Thanks Joe, I really appreciate these numbers.
For an individual (cascaded) Neutron, then, your testing showed that it
could happily handle 1000 compute hosts. Apart from the cascading on
the northbound side, was that otherwise unmodified from vanilla
OpenStack? Do you recall any particular config settings that were
needed to achieve that? (e.g. api_workers and rpc_workers)
Regards,
Neil
On 16/04/15 03:03, joehuang wrote:
"In case it's helpful to see all the cases together, sync_routers (from the L3
agent) was also mentioned in other part of this thread. Plus of course the liveness
reporting from all agents."
In the test report [1], which shows Neutron can supports up to million level
ports and 100k level physical hosts, the scalability is done by one cascading
Neutron to manage 100 cascaded Neutrons through current Neutron restful API.

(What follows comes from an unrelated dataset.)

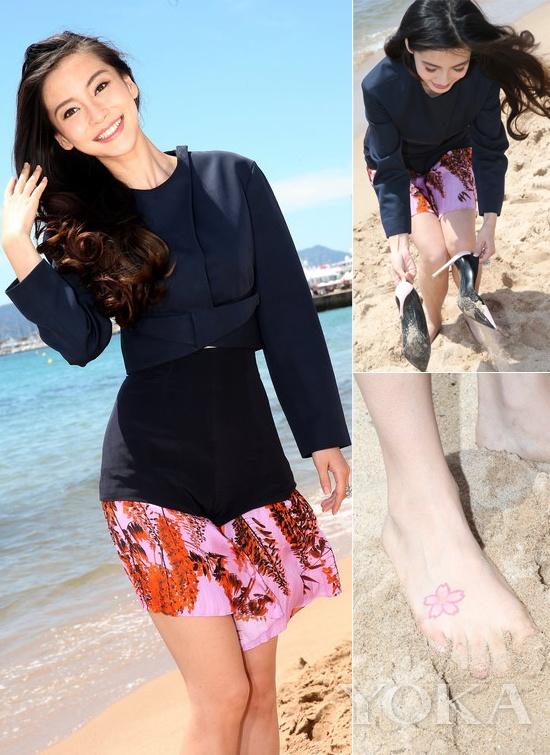 脚上的樱花纹身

For normal Neutron, each compute node will host L2 agent/OVS, L3 agent/DVR. In
the cascading Neutron layer, the L2 agent is modified to interact with
regarding cascaded Neutron but not OVS, the L3 agent(DVR) is modified to
interact with regarding cascaded Neutron but not linux route. That's why we
call the cascaded Neutron is the backend of Neutron.
Therefore, there are only 100 compute nodes (or say agent ) required in the
cascading layer, each compute node will manage one cascaded Neutron. Each
cascaded Neutron can manage up to 1000 nodes (there is already report and
deployment and lab test can support this). That's the scalability to 100k nodes.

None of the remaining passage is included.